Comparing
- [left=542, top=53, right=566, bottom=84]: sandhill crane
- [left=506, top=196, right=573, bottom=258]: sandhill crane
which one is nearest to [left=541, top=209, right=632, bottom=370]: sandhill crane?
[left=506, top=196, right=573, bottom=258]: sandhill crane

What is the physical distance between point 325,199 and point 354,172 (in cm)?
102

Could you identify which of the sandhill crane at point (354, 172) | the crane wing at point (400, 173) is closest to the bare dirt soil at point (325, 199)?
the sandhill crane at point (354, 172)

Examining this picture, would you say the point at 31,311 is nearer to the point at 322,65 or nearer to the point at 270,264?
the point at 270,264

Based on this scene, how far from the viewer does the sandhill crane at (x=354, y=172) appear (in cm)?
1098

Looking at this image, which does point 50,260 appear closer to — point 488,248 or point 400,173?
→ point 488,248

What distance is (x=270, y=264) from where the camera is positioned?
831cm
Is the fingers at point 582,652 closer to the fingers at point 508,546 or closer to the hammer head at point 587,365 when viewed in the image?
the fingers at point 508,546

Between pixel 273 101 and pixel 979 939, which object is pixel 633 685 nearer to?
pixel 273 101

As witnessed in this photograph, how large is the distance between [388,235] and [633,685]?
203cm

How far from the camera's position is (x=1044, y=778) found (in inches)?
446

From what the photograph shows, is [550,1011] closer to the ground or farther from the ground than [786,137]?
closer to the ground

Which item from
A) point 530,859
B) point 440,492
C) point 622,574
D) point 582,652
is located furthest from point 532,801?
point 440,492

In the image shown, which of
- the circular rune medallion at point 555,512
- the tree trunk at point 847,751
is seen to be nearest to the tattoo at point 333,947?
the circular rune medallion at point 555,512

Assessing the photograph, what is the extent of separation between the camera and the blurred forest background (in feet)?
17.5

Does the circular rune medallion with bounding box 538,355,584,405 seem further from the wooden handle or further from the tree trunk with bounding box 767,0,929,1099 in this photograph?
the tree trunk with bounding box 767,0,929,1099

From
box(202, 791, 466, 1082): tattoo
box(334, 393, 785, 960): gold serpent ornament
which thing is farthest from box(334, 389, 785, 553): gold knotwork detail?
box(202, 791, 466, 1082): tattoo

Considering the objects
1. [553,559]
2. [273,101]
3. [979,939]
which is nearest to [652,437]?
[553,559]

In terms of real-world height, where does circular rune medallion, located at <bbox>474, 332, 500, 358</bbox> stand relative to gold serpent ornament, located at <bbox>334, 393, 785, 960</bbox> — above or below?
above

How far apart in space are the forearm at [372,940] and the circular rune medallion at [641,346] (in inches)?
######
- Given task: Write out the part of the records that opens with the line containing "In the image shown, which of" and runs through the end of the records, copying every line word for word.

- Answer to the exercise:
In the image shown, which of
- the circular rune medallion at point 555,512
- the tree trunk at point 847,751
is seen to be nearest to the tattoo at point 333,947?
the circular rune medallion at point 555,512

Assessing the photograph, what is the extent of separation between the camera and the blurred forest background (in feet)?
17.5

Does the circular rune medallion with bounding box 538,355,584,405 seem further from the wooden handle or further from the tree trunk with bounding box 767,0,929,1099 in this photograph?
the tree trunk with bounding box 767,0,929,1099

From
box(202, 791, 466, 1082): tattoo
box(334, 393, 785, 960): gold serpent ornament
which thing is farthest from box(334, 389, 785, 553): gold knotwork detail?
box(202, 791, 466, 1082): tattoo

Considering the objects
1. [553,559]
2. [273,101]
3. [979,939]
which is nearest to [652,437]?
[553,559]

In terms of real-world height, where does circular rune medallion, located at <bbox>474, 332, 500, 358</bbox> stand relative to gold serpent ornament, located at <bbox>334, 393, 785, 960</bbox> — above or below?
above

How far apart in space are the forearm at [372,940] and the circular rune medallion at [641,346] (in inches)?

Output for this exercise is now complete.